Entries on spatial positioning:
»»
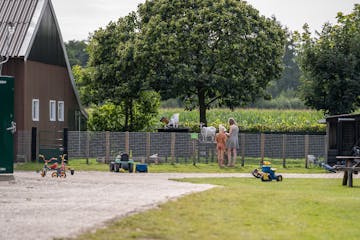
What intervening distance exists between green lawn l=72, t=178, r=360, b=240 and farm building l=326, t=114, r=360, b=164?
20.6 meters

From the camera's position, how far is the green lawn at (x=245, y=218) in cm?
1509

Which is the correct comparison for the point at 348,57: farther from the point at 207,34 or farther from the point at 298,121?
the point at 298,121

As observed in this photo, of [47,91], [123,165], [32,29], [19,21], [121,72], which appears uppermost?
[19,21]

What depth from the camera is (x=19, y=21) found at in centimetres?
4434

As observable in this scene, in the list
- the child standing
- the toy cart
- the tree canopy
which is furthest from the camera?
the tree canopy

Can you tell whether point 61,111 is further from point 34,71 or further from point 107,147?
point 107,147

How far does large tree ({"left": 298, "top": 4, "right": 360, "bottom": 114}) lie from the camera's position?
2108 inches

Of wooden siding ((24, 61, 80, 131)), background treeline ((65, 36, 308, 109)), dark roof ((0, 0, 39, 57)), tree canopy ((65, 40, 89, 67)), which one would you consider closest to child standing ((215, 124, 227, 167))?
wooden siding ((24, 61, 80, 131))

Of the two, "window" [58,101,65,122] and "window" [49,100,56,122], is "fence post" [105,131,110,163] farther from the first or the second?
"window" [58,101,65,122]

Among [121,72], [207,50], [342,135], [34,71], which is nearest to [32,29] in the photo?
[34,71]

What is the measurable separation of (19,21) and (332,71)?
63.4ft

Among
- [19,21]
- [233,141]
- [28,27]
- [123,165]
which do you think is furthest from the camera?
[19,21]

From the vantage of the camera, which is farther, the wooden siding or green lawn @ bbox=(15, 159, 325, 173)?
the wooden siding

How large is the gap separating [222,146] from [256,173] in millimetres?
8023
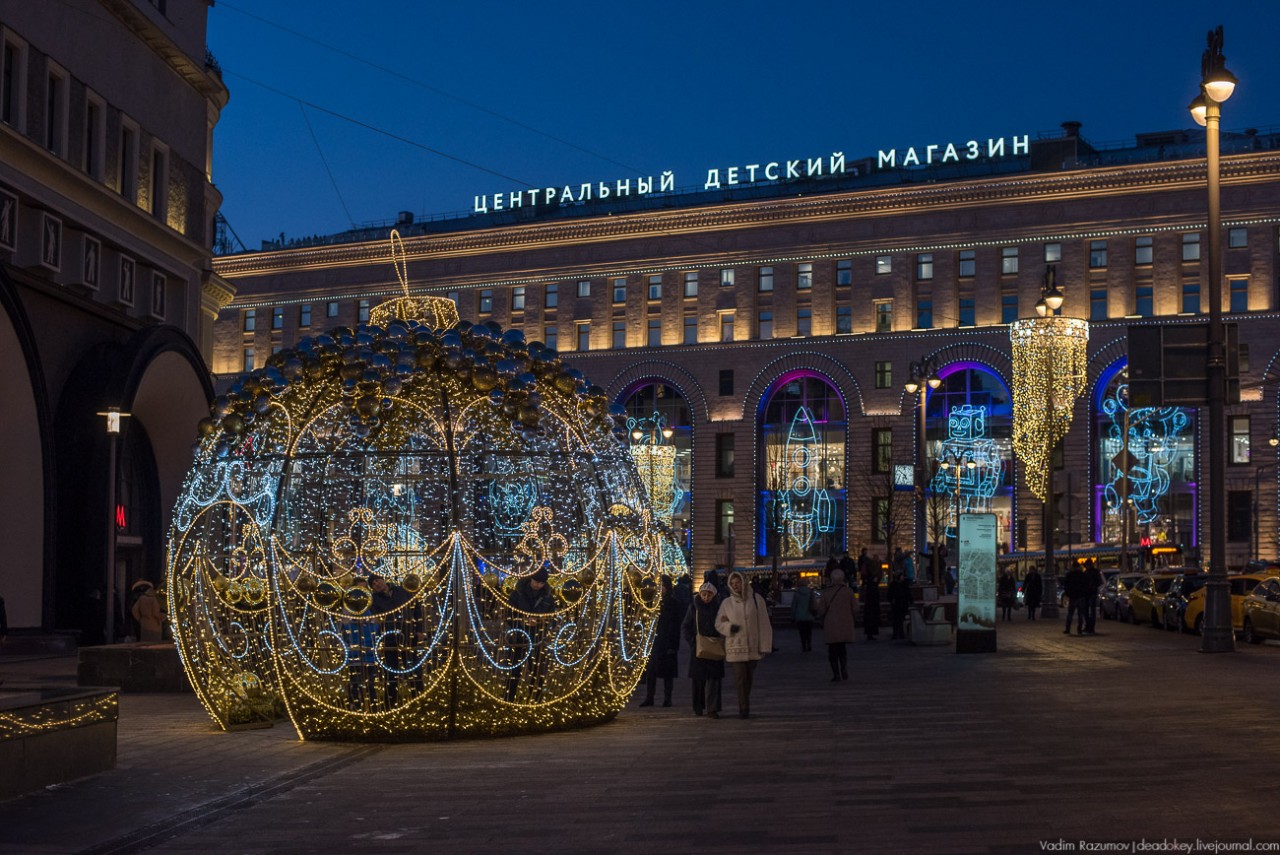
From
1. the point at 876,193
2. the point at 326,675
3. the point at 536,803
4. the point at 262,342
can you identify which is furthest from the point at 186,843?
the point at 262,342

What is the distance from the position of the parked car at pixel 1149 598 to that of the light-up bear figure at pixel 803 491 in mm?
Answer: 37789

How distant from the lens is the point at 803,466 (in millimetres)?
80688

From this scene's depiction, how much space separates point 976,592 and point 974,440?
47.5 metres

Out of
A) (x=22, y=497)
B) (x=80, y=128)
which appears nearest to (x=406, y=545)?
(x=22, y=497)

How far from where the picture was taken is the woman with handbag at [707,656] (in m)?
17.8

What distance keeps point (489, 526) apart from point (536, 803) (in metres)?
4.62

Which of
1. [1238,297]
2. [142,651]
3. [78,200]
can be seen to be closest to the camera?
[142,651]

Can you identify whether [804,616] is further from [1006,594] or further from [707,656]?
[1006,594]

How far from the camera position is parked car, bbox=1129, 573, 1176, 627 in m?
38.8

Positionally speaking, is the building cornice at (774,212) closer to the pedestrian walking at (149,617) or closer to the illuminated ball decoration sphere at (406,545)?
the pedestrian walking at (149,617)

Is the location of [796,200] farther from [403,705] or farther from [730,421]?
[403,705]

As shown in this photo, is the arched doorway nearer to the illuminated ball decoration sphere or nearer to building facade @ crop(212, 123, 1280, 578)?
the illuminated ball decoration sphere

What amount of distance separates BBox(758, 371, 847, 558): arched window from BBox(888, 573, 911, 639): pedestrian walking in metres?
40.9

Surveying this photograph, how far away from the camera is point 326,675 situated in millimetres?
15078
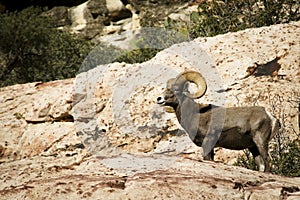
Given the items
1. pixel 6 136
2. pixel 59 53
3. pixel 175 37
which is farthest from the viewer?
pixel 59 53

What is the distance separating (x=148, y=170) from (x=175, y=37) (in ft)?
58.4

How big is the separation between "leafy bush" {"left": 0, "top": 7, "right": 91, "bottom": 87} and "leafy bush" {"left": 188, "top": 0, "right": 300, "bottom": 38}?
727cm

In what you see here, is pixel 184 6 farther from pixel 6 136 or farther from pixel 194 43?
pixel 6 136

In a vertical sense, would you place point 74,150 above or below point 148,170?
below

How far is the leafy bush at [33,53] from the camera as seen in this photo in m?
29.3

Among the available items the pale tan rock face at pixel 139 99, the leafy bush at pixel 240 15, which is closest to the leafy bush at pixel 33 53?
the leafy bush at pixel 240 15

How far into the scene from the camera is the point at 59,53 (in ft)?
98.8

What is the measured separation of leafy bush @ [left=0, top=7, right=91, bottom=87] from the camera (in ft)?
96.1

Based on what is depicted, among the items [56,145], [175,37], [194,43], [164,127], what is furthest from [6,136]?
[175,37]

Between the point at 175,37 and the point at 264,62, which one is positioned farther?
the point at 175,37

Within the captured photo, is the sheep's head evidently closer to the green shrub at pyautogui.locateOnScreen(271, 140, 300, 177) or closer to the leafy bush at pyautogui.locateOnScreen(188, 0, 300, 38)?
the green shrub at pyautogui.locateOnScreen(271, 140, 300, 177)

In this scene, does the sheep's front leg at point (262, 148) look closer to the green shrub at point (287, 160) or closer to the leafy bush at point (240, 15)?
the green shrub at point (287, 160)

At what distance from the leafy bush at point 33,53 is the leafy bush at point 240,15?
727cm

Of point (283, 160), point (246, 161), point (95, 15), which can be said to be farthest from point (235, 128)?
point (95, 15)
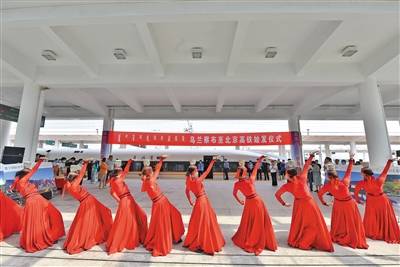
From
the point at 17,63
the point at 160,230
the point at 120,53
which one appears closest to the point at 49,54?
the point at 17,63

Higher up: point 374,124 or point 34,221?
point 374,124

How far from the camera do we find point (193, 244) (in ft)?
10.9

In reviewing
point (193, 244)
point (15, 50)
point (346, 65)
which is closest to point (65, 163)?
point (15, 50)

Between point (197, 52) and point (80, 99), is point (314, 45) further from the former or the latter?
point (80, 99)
««
**Task details**
Rewrite every row above, changing "camera" to "viewer" wherever it occurs and leaving everything else the same. Omit the pictures from your answer.

**Exercise result**
What intervening distance exists between green lawn l=72, t=178, r=360, b=240 and farm building l=326, t=114, r=360, b=164?
20.6 meters

From the viewer's position, how far is the green lawn at (x=245, y=218) in cm?
1509

Which is the correct comparison for the point at 348,57: farther from the point at 207,34 or farther from the point at 298,121?
the point at 298,121

As observed in this photo, of [47,91], [123,165], [32,29], [19,21], [121,72], which appears uppermost?
[19,21]

What depth from the viewer is (x=19, y=21) found at in centimetres?
4434

As observable in this scene, in the list
- the child standing
- the toy cart
- the tree canopy
which is furthest from the viewer?
the tree canopy

Can you tell whether point 61,111 is further from point 34,71 or further from point 107,147?
point 107,147

How far does large tree ({"left": 298, "top": 4, "right": 360, "bottom": 114}) lie from the viewer's position?
2108 inches

Of wooden siding ((24, 61, 80, 131)), background treeline ((65, 36, 308, 109)), dark roof ((0, 0, 39, 57)), tree canopy ((65, 40, 89, 67)), which one would you consider closest to child standing ((215, 124, 227, 167))?
wooden siding ((24, 61, 80, 131))

Of the two, "window" [58,101,65,122] and "window" [49,100,56,122], is "fence post" [105,131,110,163] farther from the first or the second?
"window" [58,101,65,122]

Among [121,72], [207,50], [342,135], [34,71], which is nearest to [32,29] in the photo?
[34,71]

What is the measurable separation of (19,21) and (332,71)?
63.4ft

Among
- [19,21]
- [233,141]
- [28,27]
- [123,165]
which do you think is furthest from the viewer?
[19,21]

From the vantage of the viewer, which is farther, the wooden siding or green lawn @ bbox=(15, 159, 325, 173)?
the wooden siding

How large is the gap separating [222,146] from [256,173] in millimetres?
8023
From
1. the point at 876,193
2. the point at 326,675
3. the point at 536,803
4. the point at 262,342
can you identify which is furthest from the point at 186,843?
the point at 262,342

What is the distance from the position of the parked car at pixel 1149 598 to that of the light-up bear figure at pixel 803 491 in mm?
Answer: 37789

How distant from the lens is the point at 803,466 (in millimetres)?
80688

From this scene's depiction, how much space separates point 976,592 and point 974,440?
47.5 metres

Out of
A) (x=22, y=497)
B) (x=80, y=128)
which appears nearest to (x=406, y=545)?
(x=22, y=497)

How far from where the picture was taken is the woman with handbag at [707,656] (in m)?
17.8

What distance keeps point (489, 526) apart from point (536, 803) (in metres)?
4.62

Which of
1. [1238,297]
2. [142,651]
3. [78,200]
can be seen to be closest to the viewer?
[142,651]

Can you identify whether [804,616] is further from [1006,594] or further from [707,656]?
[1006,594]

How far from the viewer position is parked car, bbox=1129, 573, 1176, 627 in m?
38.8

Positionally speaking, is the building cornice at (774,212) closer to the pedestrian walking at (149,617) or closer to the illuminated ball decoration sphere at (406,545)?
the pedestrian walking at (149,617)

Is the location of [796,200] farther from [403,705] or farther from [730,421]?
[403,705]

As shown in this photo, is the arched doorway nearer to the illuminated ball decoration sphere or nearer to building facade @ crop(212, 123, 1280, 578)?
the illuminated ball decoration sphere

What amount of distance separates BBox(758, 371, 847, 558): arched window from BBox(888, 573, 911, 639): pedestrian walking in metres?
40.9

Surveying this photograph, how far away from the viewer is point 326,675 situated in millimetres?
15078
Given the items
1. pixel 6 136
2. pixel 59 53
3. pixel 175 37
which is farthest from the viewer?
pixel 59 53

What is the distance separating (x=148, y=170) from (x=175, y=37) (in ft)?
58.4

How big is the separation between "leafy bush" {"left": 0, "top": 7, "right": 91, "bottom": 87} and "leafy bush" {"left": 188, "top": 0, "right": 300, "bottom": 38}?
727cm

In what you see here, is pixel 184 6 farther from pixel 6 136 or farther from pixel 194 43?
pixel 6 136

In a vertical sense, would you place point 74,150 above or below point 148,170?
below

How far is the leafy bush at [33,53] from the viewer as seen in this photo in m?
29.3

Among the available items the pale tan rock face at pixel 139 99, the leafy bush at pixel 240 15, which is closest to the leafy bush at pixel 33 53?
the leafy bush at pixel 240 15

How far into the scene from the viewer is the point at 59,53 (in ft)?
98.8

What is the measured separation of leafy bush @ [left=0, top=7, right=91, bottom=87] from the viewer (in ft)?
96.1

Based on what is depicted, among the items [56,145], [175,37], [194,43], [164,127], what is furthest from [6,136]?
[175,37]

Between the point at 175,37 and the point at 264,62, which one is positioned farther?
the point at 175,37

Within the captured photo, is the sheep's head evidently closer to the green shrub at pyautogui.locateOnScreen(271, 140, 300, 177) or closer to the leafy bush at pyautogui.locateOnScreen(188, 0, 300, 38)?
the green shrub at pyautogui.locateOnScreen(271, 140, 300, 177)

In this scene, does the sheep's front leg at point (262, 148) look closer to the green shrub at point (287, 160) or closer to the leafy bush at point (240, 15)?
the green shrub at point (287, 160)

At what distance from the leafy bush at point 33,53 is the leafy bush at point 240,15?
727cm

Of point (283, 160), point (246, 161), point (95, 15), which can be said to be farthest from point (235, 128)?
point (95, 15)
From
the point at 17,63
the point at 160,230
the point at 120,53
which one appears closest to the point at 49,54?
the point at 17,63

Higher up: point 374,124 or point 34,221?
point 374,124

How far from the viewer do we find point (193, 244) (in ft)?
10.9

In reviewing
point (193, 244)
point (15, 50)
point (346, 65)
which is closest to point (65, 163)?
point (15, 50)

Between point (197, 52) and point (80, 99), is point (314, 45) further from the former or the latter?
point (80, 99)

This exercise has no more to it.